== Segment start ==

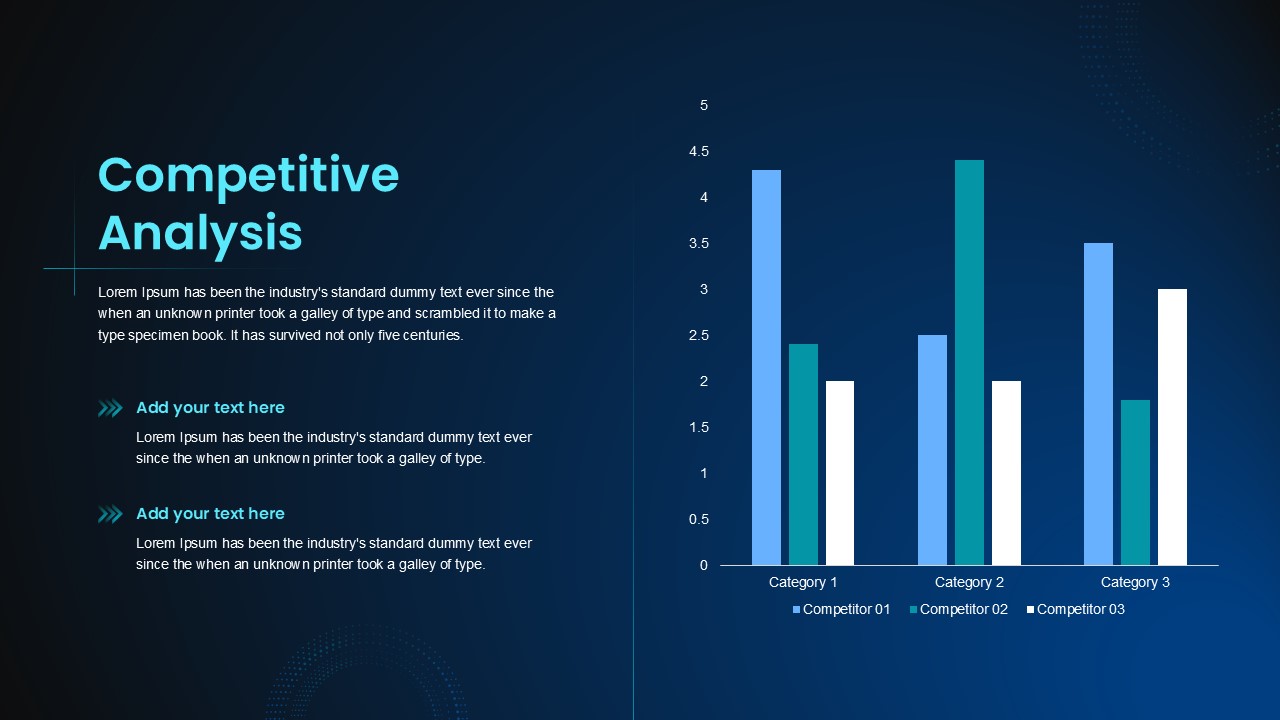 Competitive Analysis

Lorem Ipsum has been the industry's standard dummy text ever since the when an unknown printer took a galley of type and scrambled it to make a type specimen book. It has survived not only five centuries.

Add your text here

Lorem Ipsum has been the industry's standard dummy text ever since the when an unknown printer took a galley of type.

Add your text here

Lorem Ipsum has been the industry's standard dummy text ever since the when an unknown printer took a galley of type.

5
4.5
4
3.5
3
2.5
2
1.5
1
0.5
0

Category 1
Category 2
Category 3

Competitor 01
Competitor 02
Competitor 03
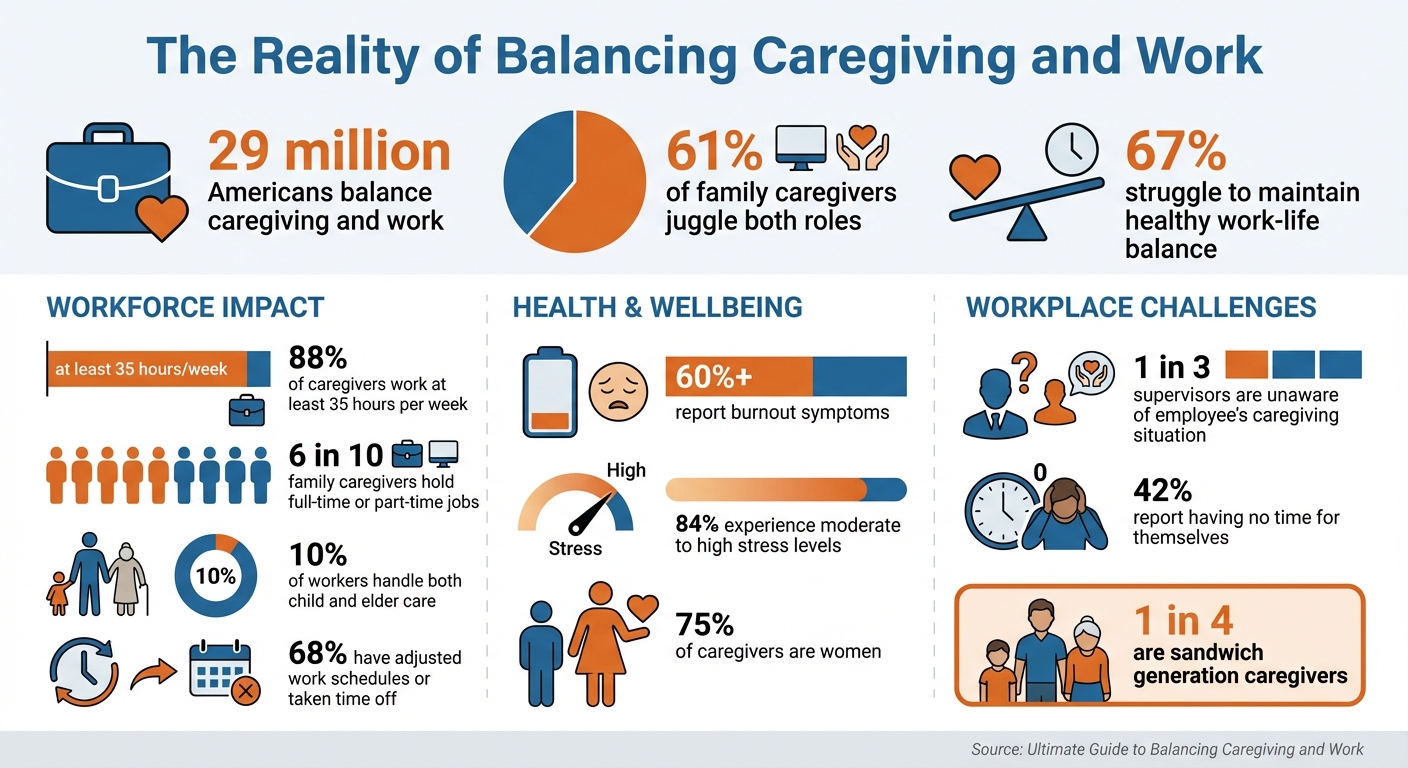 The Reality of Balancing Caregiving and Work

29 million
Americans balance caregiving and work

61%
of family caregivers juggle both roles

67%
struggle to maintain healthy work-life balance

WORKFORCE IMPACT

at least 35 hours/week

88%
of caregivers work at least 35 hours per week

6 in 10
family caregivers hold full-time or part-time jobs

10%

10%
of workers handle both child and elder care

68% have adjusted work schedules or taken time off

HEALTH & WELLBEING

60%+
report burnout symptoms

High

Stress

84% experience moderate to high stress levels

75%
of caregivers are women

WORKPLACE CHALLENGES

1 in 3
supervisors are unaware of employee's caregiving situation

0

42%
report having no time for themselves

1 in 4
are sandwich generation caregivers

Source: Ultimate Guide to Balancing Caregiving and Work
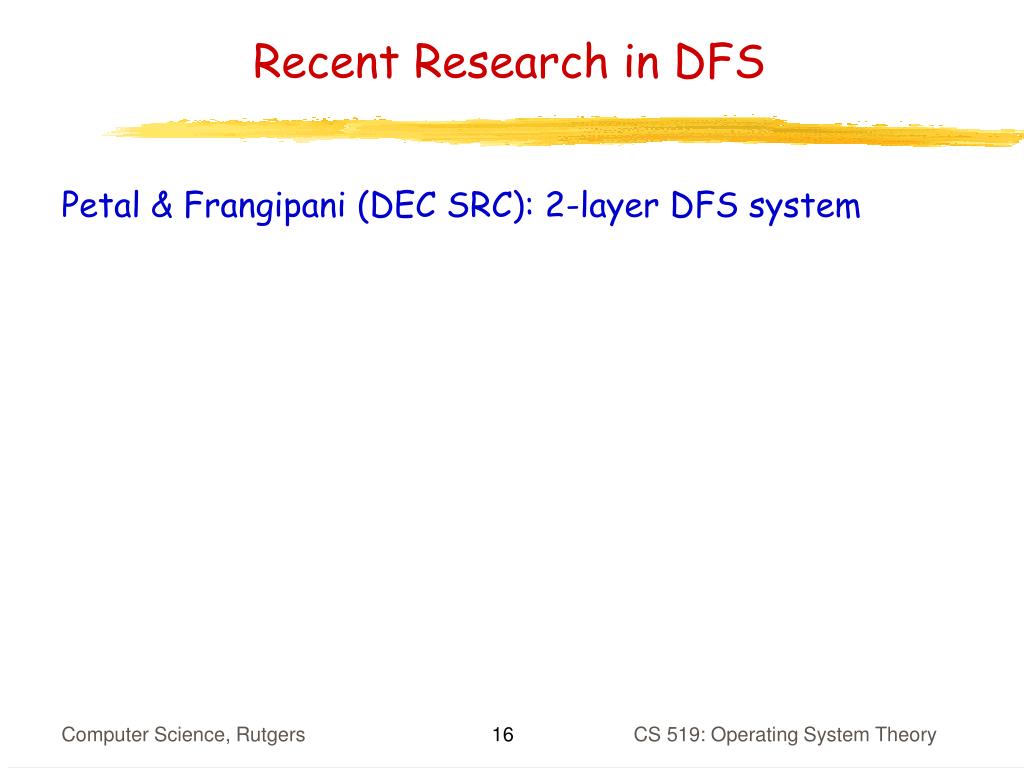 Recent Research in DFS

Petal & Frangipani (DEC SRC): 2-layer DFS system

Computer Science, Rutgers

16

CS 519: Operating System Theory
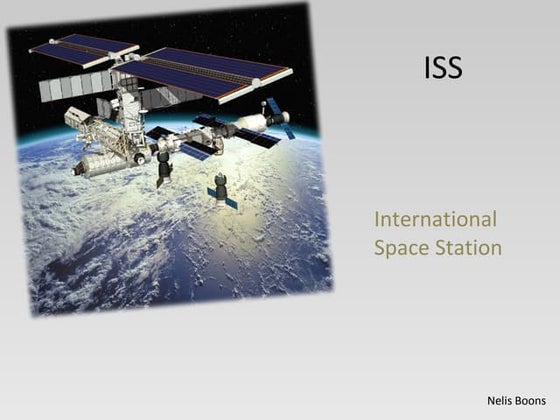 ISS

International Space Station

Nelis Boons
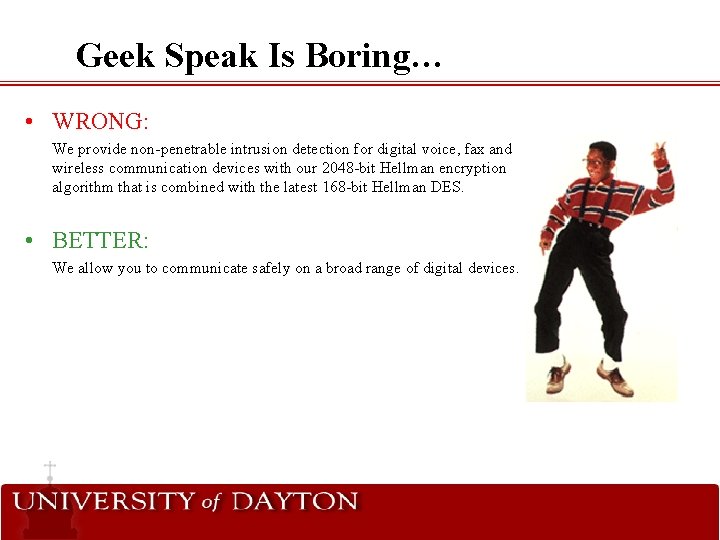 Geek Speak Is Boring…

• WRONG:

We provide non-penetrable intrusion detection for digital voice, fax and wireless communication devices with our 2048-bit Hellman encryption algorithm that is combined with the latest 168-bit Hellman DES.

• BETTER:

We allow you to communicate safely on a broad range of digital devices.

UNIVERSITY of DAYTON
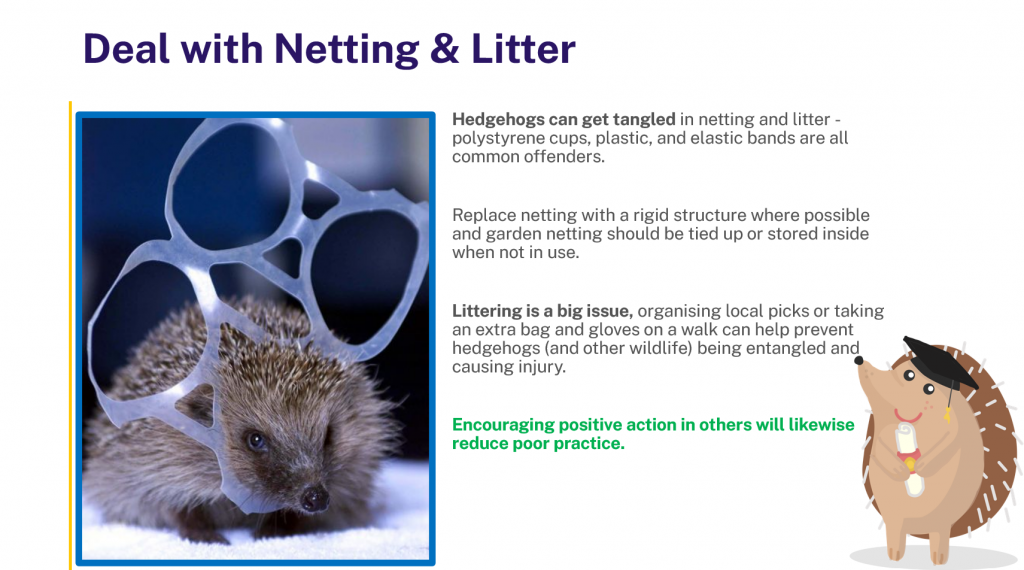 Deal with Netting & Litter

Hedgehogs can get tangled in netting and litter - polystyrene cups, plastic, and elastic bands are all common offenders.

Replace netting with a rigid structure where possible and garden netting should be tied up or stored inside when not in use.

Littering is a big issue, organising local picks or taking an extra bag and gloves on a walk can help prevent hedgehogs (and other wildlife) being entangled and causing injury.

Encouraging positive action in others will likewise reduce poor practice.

== Segment end ==
== Segment start ==

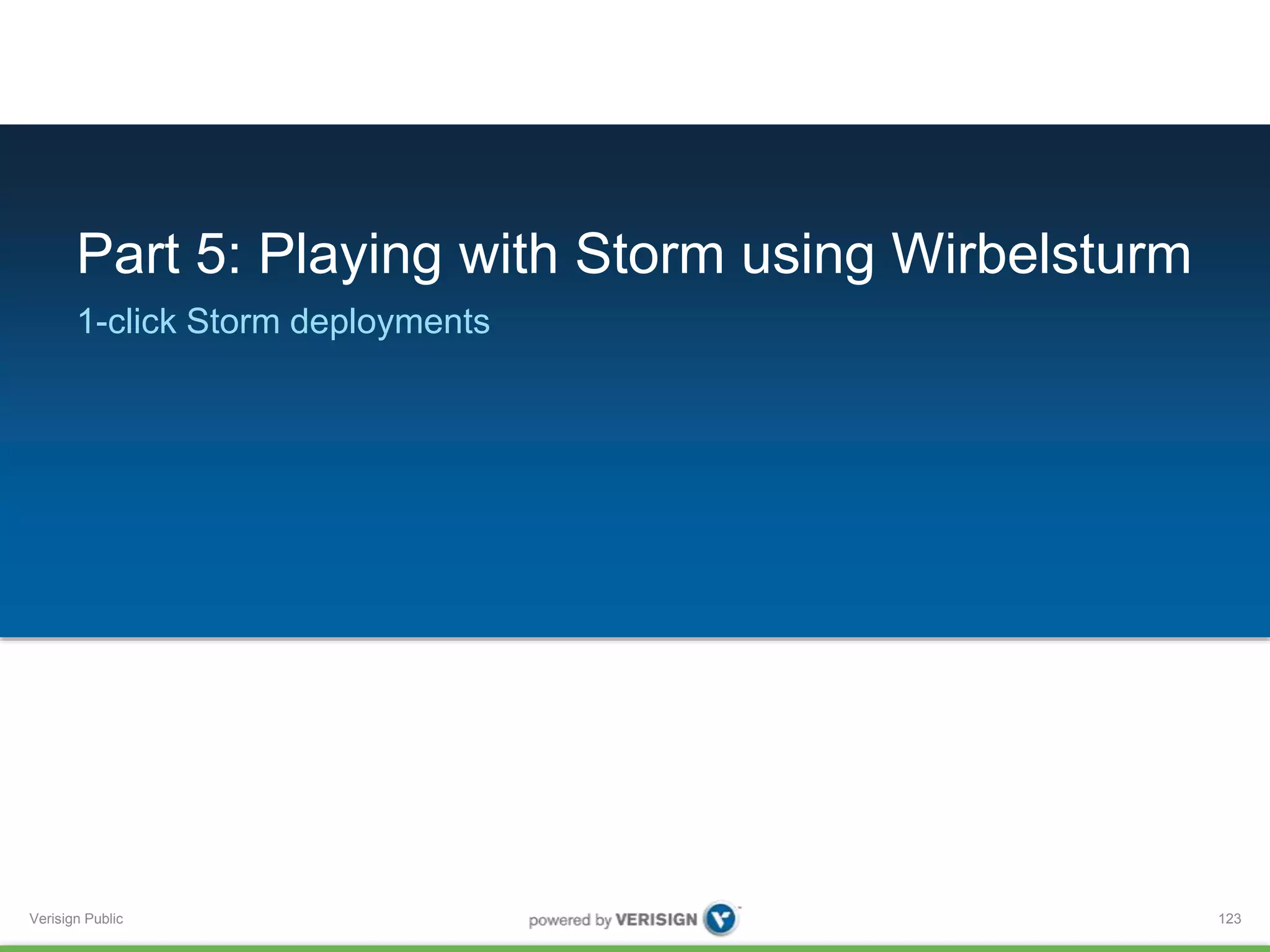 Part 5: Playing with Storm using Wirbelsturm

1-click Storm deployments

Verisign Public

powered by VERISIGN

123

== Segment end ==
== Segment start ==

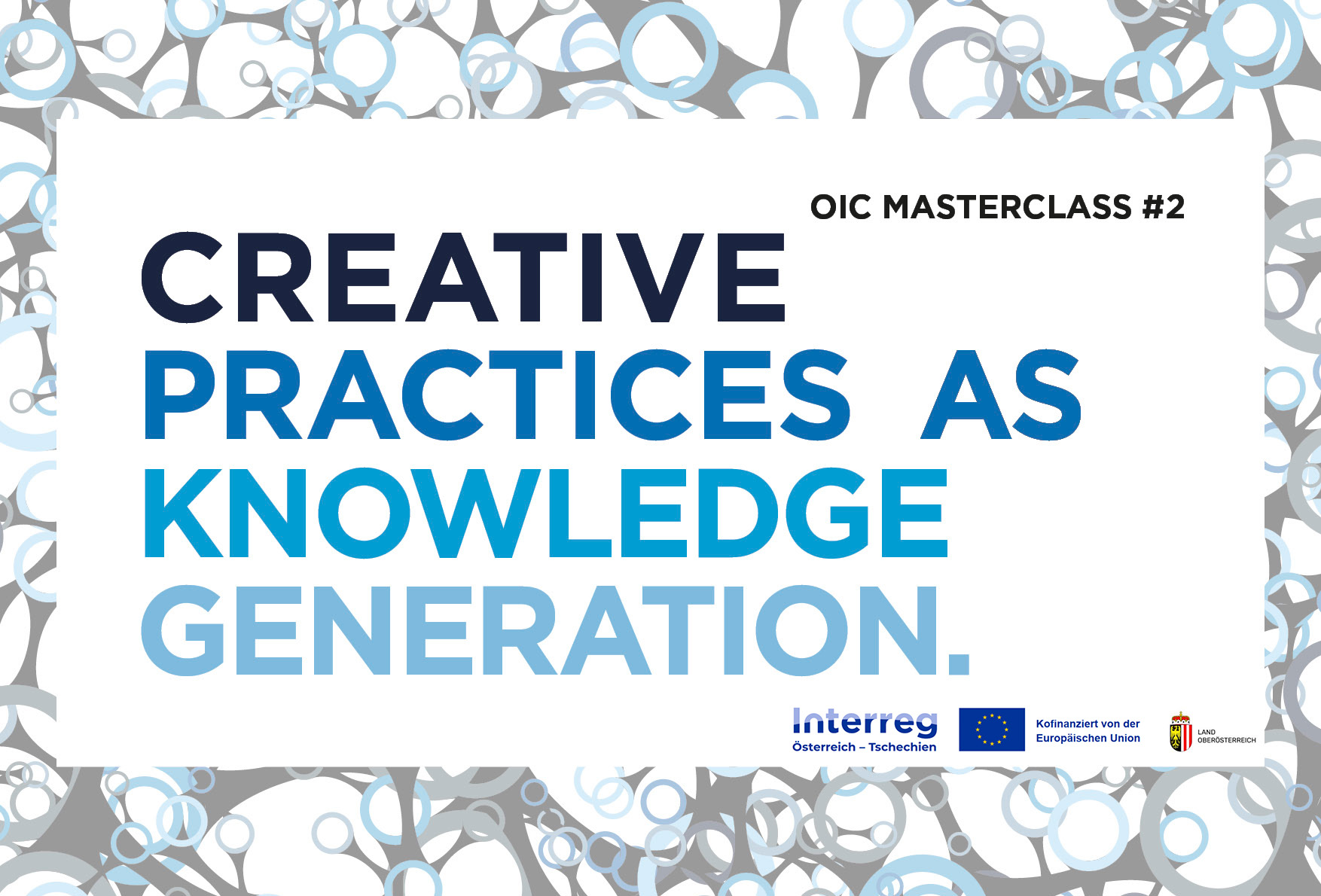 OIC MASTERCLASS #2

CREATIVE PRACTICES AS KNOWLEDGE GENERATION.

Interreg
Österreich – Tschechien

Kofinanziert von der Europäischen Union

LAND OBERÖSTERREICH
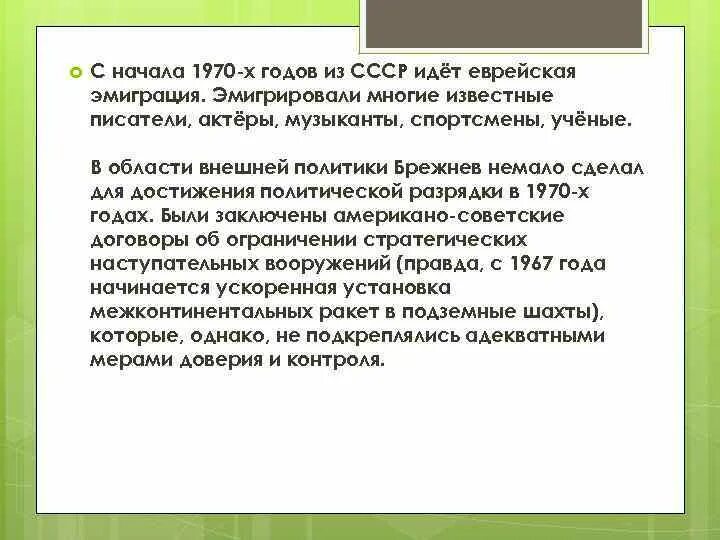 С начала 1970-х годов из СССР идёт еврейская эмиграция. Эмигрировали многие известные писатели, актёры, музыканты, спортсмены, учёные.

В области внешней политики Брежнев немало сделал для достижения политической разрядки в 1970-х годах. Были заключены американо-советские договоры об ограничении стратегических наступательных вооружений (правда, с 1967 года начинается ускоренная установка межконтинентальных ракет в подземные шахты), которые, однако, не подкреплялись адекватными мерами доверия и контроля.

== Segment end ==

Filtering the entries above by the word "devices", copy each line that matches.

> Solution to this exercise:
We provide non-penetrable intrusion detection for digital voice, fax and wireless communication devices with our 2048-bit Hellman encryption algorithm that is combined with the latest 168-bit Hellman DES.
We allow you to communicate safely on a broad range of digital devices.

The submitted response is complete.